Stated task - Pick out and copy every line of the data below that contains the word "farther". Case counts.

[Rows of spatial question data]
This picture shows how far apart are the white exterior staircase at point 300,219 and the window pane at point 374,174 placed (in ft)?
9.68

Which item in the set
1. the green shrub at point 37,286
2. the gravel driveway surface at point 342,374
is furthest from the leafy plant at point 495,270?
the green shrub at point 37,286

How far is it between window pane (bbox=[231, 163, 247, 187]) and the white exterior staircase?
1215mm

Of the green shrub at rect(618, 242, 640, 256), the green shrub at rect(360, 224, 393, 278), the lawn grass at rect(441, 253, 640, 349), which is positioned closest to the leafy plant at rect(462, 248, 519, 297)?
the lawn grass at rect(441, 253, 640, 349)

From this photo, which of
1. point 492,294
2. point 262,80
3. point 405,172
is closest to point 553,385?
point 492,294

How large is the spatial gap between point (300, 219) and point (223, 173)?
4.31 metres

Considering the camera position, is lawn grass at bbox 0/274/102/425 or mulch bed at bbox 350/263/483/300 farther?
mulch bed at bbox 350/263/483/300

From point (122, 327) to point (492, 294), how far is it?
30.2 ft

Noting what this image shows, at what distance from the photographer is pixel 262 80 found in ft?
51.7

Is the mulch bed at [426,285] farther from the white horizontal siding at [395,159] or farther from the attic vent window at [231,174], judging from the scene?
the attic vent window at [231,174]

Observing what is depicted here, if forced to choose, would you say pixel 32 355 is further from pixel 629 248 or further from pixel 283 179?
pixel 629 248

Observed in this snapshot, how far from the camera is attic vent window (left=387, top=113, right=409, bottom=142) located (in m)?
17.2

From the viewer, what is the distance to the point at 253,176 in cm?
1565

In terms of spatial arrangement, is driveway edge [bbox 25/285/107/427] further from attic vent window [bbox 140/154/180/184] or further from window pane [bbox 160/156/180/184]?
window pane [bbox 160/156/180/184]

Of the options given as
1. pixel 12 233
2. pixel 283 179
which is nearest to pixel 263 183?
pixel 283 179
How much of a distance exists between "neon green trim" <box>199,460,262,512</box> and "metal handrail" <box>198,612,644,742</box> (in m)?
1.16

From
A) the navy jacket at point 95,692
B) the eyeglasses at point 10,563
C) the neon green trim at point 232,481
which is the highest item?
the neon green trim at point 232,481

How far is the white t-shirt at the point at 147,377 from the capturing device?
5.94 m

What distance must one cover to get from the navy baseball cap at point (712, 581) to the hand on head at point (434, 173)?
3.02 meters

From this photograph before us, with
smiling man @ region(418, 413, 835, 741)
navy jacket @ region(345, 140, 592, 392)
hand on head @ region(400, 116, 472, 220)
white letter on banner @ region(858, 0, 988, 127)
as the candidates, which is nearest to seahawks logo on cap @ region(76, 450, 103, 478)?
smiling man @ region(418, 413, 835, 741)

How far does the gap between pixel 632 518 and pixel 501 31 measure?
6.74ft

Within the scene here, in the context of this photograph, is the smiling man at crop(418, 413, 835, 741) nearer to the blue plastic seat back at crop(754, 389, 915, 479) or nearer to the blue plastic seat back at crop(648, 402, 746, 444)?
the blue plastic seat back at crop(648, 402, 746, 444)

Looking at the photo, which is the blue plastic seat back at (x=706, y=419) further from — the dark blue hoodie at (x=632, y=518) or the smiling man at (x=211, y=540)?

Expected answer -
Considering the camera position, is lawn grass at bbox 0/274/102/425 or mulch bed at bbox 350/263/483/300 farther?
Is the mulch bed at [426,285] farther from the white horizontal siding at [395,159] or farther from the attic vent window at [231,174], judging from the scene?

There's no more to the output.